Please reproduce the items verbatim, from the line that contains "Concerning [188,402], [725,122], [890,204], [66,299], which" through the end of the items.
-- start of TASK DATA --
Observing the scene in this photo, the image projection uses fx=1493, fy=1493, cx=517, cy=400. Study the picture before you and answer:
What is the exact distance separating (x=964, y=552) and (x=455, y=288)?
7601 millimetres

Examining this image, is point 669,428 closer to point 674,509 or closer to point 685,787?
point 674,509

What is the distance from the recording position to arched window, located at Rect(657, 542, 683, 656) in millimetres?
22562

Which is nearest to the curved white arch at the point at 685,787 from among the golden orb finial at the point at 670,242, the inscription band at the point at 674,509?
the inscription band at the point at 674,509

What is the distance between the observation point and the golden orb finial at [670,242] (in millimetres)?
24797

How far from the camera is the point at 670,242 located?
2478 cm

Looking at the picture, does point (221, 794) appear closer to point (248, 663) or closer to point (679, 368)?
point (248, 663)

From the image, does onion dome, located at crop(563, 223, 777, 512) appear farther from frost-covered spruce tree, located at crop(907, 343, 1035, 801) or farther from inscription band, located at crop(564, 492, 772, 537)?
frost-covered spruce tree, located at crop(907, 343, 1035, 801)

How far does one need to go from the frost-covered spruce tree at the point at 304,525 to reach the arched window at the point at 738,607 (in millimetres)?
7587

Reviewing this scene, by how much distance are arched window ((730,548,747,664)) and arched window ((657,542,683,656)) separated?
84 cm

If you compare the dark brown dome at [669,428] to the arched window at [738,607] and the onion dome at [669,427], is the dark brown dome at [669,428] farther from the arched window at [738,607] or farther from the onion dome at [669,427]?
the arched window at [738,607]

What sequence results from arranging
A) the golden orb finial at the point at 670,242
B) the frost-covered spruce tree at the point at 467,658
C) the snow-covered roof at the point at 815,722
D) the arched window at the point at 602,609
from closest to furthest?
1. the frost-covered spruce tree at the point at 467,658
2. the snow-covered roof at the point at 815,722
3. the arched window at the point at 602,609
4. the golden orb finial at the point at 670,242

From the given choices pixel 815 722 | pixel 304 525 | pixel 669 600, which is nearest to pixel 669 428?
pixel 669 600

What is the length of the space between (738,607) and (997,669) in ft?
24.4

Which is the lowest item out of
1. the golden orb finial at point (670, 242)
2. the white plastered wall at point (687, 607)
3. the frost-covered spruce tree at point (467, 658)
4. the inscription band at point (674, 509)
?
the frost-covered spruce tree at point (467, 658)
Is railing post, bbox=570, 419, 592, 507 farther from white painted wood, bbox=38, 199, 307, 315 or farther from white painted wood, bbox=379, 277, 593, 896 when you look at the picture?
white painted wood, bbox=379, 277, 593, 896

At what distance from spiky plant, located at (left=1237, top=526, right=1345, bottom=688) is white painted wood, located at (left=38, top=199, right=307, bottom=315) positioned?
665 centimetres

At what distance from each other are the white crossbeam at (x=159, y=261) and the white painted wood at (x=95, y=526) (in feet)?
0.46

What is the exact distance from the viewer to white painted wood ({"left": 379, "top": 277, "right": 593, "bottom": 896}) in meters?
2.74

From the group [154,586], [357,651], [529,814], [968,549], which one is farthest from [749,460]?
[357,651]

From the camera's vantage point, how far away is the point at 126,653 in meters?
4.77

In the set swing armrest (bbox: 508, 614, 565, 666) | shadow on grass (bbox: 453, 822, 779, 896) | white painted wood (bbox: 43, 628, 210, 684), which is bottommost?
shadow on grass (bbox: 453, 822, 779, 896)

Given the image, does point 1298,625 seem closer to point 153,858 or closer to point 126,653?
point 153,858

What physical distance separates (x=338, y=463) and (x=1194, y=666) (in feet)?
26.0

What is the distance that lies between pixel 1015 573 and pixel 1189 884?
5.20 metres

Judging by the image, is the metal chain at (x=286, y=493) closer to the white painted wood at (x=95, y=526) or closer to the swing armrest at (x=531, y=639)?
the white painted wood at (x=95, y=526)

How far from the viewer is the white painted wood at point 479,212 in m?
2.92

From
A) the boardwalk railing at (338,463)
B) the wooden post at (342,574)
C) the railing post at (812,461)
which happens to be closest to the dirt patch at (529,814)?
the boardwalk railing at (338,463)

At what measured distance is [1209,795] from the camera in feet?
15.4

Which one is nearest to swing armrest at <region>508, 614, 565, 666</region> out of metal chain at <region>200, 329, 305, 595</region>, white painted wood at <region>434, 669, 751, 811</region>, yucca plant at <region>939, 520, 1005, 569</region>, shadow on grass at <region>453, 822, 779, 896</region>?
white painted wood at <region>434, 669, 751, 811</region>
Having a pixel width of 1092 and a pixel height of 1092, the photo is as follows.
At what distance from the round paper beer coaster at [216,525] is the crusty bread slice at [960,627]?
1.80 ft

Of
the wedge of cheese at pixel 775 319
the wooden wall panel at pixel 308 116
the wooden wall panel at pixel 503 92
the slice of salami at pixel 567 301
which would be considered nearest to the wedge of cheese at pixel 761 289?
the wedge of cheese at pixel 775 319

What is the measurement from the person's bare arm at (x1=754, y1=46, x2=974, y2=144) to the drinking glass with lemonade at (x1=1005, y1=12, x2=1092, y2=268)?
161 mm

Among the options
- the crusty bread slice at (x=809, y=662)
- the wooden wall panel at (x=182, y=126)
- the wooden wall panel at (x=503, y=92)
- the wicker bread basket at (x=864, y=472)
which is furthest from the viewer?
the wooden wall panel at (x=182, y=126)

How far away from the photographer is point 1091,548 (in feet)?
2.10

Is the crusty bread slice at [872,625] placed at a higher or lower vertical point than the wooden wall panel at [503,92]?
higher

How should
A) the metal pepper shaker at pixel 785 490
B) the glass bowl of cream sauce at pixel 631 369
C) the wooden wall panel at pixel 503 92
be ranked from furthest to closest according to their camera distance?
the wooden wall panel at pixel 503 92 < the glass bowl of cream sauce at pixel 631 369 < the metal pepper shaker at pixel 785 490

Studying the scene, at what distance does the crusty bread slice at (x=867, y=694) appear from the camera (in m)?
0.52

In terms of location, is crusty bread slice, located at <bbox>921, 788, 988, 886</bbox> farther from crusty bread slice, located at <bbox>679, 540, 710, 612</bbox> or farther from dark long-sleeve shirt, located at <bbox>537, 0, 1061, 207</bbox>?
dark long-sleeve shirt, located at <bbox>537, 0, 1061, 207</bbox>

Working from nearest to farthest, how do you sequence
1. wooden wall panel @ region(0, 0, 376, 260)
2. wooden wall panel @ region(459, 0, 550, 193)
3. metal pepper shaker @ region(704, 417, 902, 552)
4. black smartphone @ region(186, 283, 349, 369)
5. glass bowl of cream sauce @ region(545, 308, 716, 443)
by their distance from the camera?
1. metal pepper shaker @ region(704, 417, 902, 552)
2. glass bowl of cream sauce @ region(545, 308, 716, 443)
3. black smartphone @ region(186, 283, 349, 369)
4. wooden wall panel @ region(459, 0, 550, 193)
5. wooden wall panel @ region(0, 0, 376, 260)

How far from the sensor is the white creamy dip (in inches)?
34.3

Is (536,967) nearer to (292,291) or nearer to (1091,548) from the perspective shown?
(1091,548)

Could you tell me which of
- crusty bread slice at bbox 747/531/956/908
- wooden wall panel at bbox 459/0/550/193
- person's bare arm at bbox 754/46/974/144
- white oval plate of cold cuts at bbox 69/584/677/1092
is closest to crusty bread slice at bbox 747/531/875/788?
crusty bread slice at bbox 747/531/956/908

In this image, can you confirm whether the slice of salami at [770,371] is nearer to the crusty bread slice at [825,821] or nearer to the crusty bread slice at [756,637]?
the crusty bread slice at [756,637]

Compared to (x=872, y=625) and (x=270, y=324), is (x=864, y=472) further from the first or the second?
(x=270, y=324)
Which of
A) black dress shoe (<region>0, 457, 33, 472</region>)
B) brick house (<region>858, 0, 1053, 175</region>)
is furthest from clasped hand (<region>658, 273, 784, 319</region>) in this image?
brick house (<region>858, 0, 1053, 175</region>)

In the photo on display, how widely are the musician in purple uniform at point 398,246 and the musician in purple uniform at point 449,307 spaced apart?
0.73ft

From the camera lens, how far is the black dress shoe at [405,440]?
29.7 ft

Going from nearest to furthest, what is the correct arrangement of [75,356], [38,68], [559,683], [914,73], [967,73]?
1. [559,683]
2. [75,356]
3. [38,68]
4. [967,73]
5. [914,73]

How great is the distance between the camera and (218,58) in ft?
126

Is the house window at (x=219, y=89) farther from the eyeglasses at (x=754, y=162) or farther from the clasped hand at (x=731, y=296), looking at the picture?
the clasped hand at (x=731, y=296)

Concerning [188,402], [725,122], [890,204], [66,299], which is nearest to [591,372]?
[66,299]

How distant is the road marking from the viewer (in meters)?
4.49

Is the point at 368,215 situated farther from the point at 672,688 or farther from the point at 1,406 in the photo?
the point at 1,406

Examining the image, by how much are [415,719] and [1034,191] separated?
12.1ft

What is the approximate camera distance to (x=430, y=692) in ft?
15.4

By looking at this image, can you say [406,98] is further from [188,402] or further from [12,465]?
-- end of TASK DATA --
TASK ANSWER
Concerning [188,402], [725,122], [890,204], [66,299], which is nearest to [591,372]?
[66,299]

How distant is the road marking from the viewer (in meters)?
4.49

Is the point at 368,215 situated farther from the point at 672,688 or farther from the point at 1,406 in the photo?
the point at 1,406

Examining the image, by how much are [415,719] and [1034,191] separated?
12.1ft

What is the approximate camera distance to (x=430, y=692) in ft?
15.4

By looking at this image, can you say [406,98] is further from [188,402] or further from [12,465]?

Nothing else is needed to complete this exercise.